Assessing Model Accuracy

      7 mins read.  

Assessing Model Accuracy

“There is no free lunch in statistics!” For a particular dataset, one specific method may work best, but some other method may work better on a similar but different data set. So, it is very important to decide which method gives the best results for the data. Selecting the best approach is one of the most challenging tasks in machine learning. Measuring data accuracy hence is vital for any data scientist.

Measuring quality of fit

In order to evaluate the performance of a statistical learning method on a given data set, its essential to measure how well the predictions actually match the observed data, so its necessary to quantify the extent to which the predicted response value for a given observation is close to the true response value for that observation. For regressions, the most common measurement used is mean square error (MSE).

$MSE = \frac{1}{n}\sum_{i=1}^n (y_i - \hat{f}(x_i))^2$

where $\hat{f}(x_i)$ is the prediction that $\hat{f}$ gives for the ith observation. The MSE is small if the prediction responses are very close to the true responses and will be large if the differences between predicted responses and true responses is high.

▶ [RECORDED INFORMATION]:

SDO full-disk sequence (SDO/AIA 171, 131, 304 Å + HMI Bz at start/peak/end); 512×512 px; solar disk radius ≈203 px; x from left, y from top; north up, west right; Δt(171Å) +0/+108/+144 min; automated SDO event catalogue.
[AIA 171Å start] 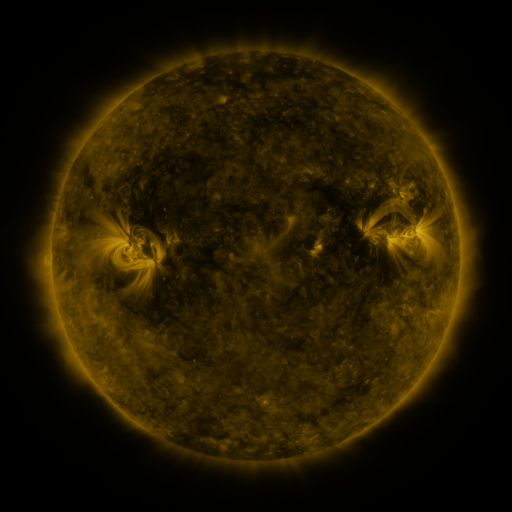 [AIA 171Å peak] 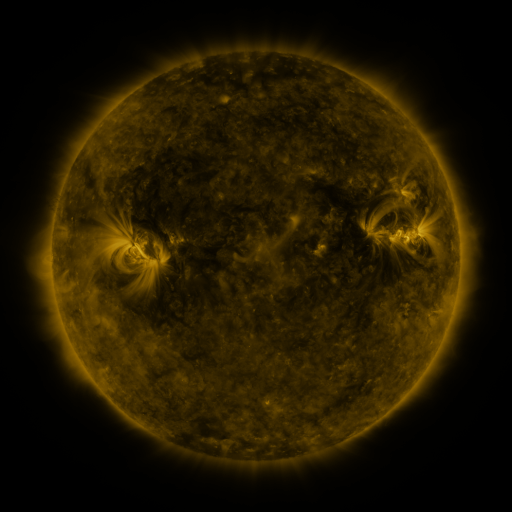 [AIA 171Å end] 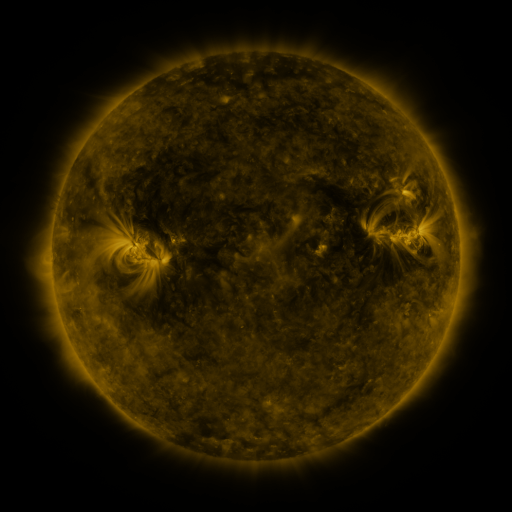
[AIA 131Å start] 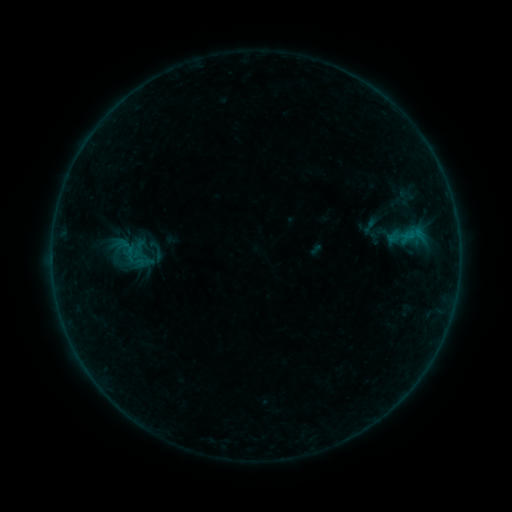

▶ [THE TASKS]:
**A)** Copy the part of the model accuracy text that runs between "In order to" and "square error (MSE).", inclusive.
**B)** Carry on the text about assessing model accuracy from the point where it stops.

▶ [REPLIES]:
**A)**
In order to evaluate the performance of a statistical learning method on a given data set, its essential to measure how well the predictions actually match the observed data, so its necessary to quantify the extent to which the predicted response value for a given observation is close to the true response value for that observation. For regressions, the most common measurement used is mean square error (MSE).

**B)**
The MSE calculated using the training data used to fit the model is called the training MSE but it is not very important as accuracy of predictions obtained for unseen test data is key for any problem rather than the accuracy of the method used for training data.

e.g. An algorithm being used to forecast stock prices on previous stock returns should be able predict future prices of stocks with high accuracies rather than accuracies of the historical data.

For a large number of test observations, the average squared prediction error is used for measurement of accuracy given by the formula:

$Ave(y_0 - \hat{f}(x_0))^2$

where (x0,y0) is a previously unseen test observation. The average value of the test MSE is desired to be kept as low as possible.

In scenarios where test data is available, the best model is the one which gives the lowest test MSE. But in cases where test observations are not available, the best model would be the one which gives the lowest training MSE. But in such cases, there is no surety that a model with lowest training MSE would give the lowest test MSE. Methods where training MSE is low but test MSE is high are said to be overfitting the data. In such cases, the methods tend to work hard to find patterns in the training data and might pick up patterns that are cause because of a random value or an outlier rather than the true properties of the data. The test MSE would be high in such cases as the supposed patterns found in the training data doesn’t exist for in the test data. Regardless of the data, training MSE is always expected to be smaller as the learning methods tend to minimize the training MSE.

Bias-Variance Trade-Off

Bias is the difference between the expected value and the true value of the predicted response.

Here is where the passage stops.